Things That I Love Today #30


Johann Johannsson – And In The Endless Pause There Came The Sound Of Bees

I love Johann Johannsson.  The 40 year old Icelandic, yes that’s right Icelandic (every talented musician comes from that tiny country it seems), composer is just something special in the world of modern classical music.  I first stumbled upon his work with his quite fascinating ‘ibm 1401, a user’s manual’.    His father was a maintenance engineer working with these computers, one of the first to be shipped to Iceland, and developed a way to make the computers create music, something the computer was not designed to do.  The classical album that Johannsson created, based on this interaction between man and machine, is great.

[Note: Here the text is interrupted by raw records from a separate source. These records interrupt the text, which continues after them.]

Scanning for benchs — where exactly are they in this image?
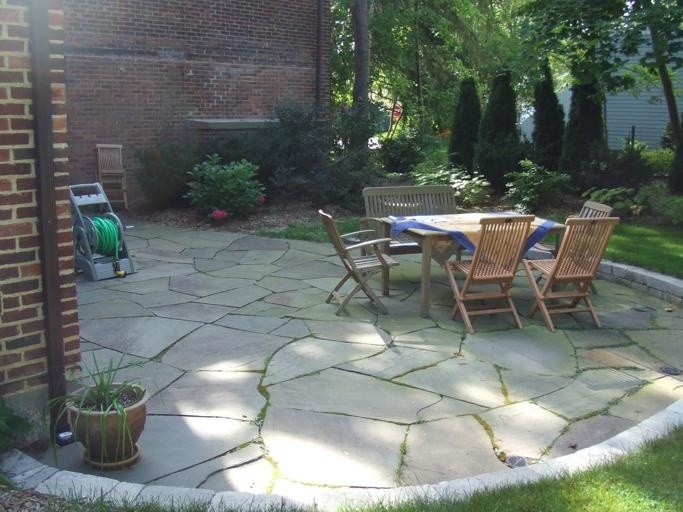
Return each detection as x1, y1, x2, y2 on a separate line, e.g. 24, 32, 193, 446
360, 186, 467, 298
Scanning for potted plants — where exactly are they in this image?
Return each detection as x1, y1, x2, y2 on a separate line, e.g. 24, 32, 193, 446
40, 341, 165, 477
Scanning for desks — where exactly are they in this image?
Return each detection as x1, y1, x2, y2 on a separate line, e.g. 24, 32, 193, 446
383, 211, 567, 319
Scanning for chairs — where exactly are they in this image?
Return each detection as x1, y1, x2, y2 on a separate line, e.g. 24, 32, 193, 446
522, 216, 619, 332
442, 214, 535, 334
95, 144, 129, 212
534, 200, 613, 295
319, 209, 398, 315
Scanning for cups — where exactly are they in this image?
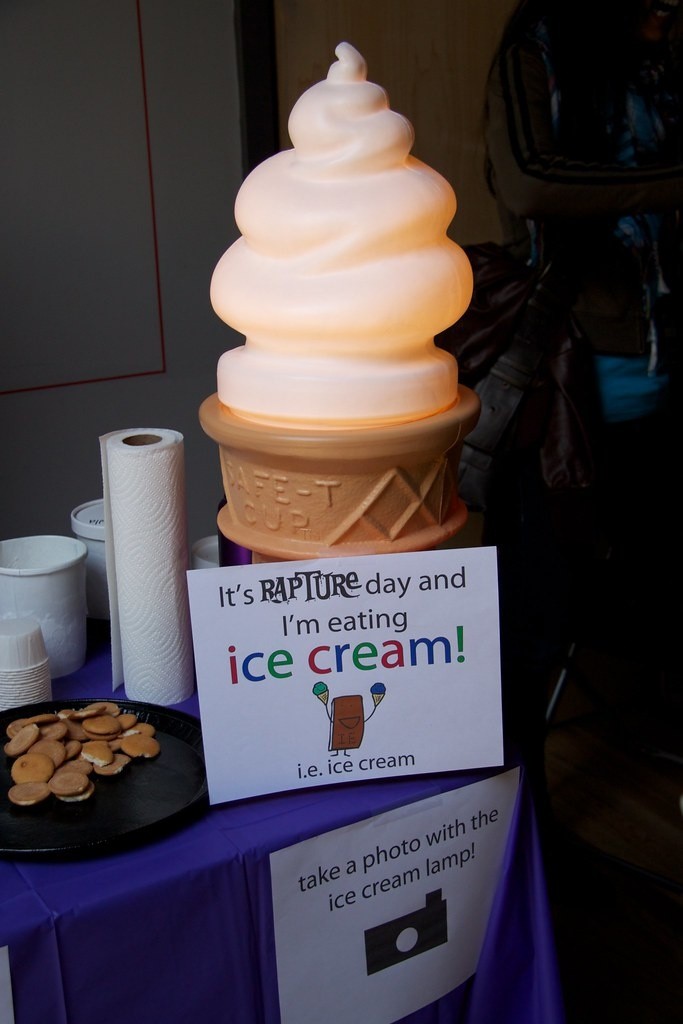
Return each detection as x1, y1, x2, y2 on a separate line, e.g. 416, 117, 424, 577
71, 499, 112, 619
1, 536, 88, 680
0, 620, 54, 712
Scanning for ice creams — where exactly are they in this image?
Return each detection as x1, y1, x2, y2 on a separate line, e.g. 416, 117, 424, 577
198, 43, 479, 565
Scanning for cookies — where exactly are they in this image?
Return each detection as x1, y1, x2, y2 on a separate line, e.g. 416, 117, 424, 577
5, 704, 159, 804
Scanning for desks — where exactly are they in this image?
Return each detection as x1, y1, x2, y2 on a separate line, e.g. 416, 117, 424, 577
0, 616, 570, 1024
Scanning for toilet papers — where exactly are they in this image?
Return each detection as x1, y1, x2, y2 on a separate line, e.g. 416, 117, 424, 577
98, 426, 196, 707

This record is completely different in the sense that the bleeps, clicks and technological noises created by the computer are nowhere to be heard.  Instead, we have a classical album filled with some gorgeous pieces.   At one point my wife commented that it sounds like the music on Assassin’s Creed when you’re sneaking around Jerusalem getting ready to kill another soldier or climb another tower.  I can hear that for sure as there are moments of real darkness on this record.  However, after every moment of darkness comes a moment of beauty so pure you can almost feel the darkness clear. The shadows removed by the morning sun.

‘Theme’ is the absolutely perfect start to this record.  Gorgeous and uplifting subtle piano is lifted beautifully with lush strings.  As you would expect the album is filled with gorgeous piano and string accompaniments.  However, there is wonderful use of choirs as well.  Choirs are not something I would usually have a strong bond with in music if I’m perfectly honest, but the subtle use on this record is just sublime and adds wonderfully to the ambiance and atmosphere as it floats above the strings adding beauty and aggression, where appropriate.

It’s interesting how modern classical composers differ so subtley from one another.  The emphasis on this record is without doubt the strings.  The other instruments flutter in and out and add wonderfully to the arrangements, but it’s the strings that are the stars on this record for sure.  At times lush, at times dark and brooding.  Always wonderful.  This has been the perfect Sunday listening material. Yesterday was a long, long day.  So to be able to lie on the bed now and just immerse myself in such beauty is the perfect end to the weekend.  Buy this record.   You can check out Johann Johannsson here.  He is due to tour the UK in 2010 so keep an eye out for shows.  Until then.  Enjoy.

A Minimalist Week At TSP

It was interesting the other day over on Song by Toad to read people discussing the new Eluvium record, which I, like others on that site, am really looking forward to getting my hands on.  Modern classical music has become a major part of my world in the last 3 or 4 years.  It’s funny, when you start up the piano you are forced into the world of classical music, whether you like it or not.  Most piano teachers will make you play classical pieces.  Most exams are based on classical compositions. One way or another you have to learn to play classical.  It’s understandable really given the technical skills that such pieces of music teach you.  However, it was something I grew tired of.  I got bored of playing this music that I didn’t listen to in my spare time.  I wanted to play things that I loved, not things that the person teaching me loved.  Obviously, they were not teaching me these pieces for this reason, they were teaching me the skills involved in playing such pieces, but I didn’t see this, nor want to see this, at the time.  So I rebelled, and I gave up.  By 16 I’d given up piano lessons and the piano remained untouched for some time as I focused on learning the bass guitar.  It was only later, when I started to want to write songs that I ventured back to the piano.  We’re talking years.  Maybe 3 or 4 that my mum and dad’s piano was a stranger to me.  I didn’t want to know it.  Then things changed.  My musical tastes changed and I started to add piano parts to early Kays tunes.  I started to try and write songs too.   Slowly I stopped playing bass and focused solely on piano and here we are today. 

Another massive changing point in the world of the Kays though would, without doubt, be when I let classical music back into my life.  I started listening to Ludovico Einaudi having heard ‘Le Onde’ on Classic FM.  I was hooked.  Simple, minimalist piano and strings.  It was beautiful.  Slowly but surely I started to discover other musicians like this.  Olafur Arnalds, as people who read this site will know, is one of my favourites.  But then you have Johann Johannsson, Max Richter, Eluvium and more.  And now, having spent the day with Fraser recording the solo EP yesterday, I have much, much more.   So this week is going to be all about immersing myself in a whole batch of artists I’ve never heard before and reporting back to you about my finds.  It’s very exciting.  And it’s going to put me in the right mind set for starting work on new Kays tunes.  The debut record is finished, so it’s time to get my head back into the process of building a collection of songs for the future.  Nothing prepares me for this better than listening to classical music.  It’s funny how I’ve come full circle but I find myself listening to this stuff more and more.  It just inspires me more than anything else.  So yes, prepare yourself for a week of bleak, minimalist and classical tunes here at The Steinberg Principle.